■ **INFORMATION**:

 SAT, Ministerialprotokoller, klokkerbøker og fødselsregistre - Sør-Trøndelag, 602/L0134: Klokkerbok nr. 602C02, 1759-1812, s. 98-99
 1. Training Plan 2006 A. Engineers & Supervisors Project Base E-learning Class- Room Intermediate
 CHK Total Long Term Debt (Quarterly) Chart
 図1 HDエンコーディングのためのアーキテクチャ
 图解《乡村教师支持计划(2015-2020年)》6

■ **DIRECTIONS**:
Take the line that contains "CHK Total Long Term Debt (Quarterly) Chart" and every line after it to the end of the entries above, and reproduce them exactly.

■ **SOLUTION TO THE EXERCISE**:
 CHK Total Long Term Debt (Quarterly) Chart
 図1 HDエンコーディングのためのアーキテクチャ
 图解《乡村教师支持计划(2015-2020年)》6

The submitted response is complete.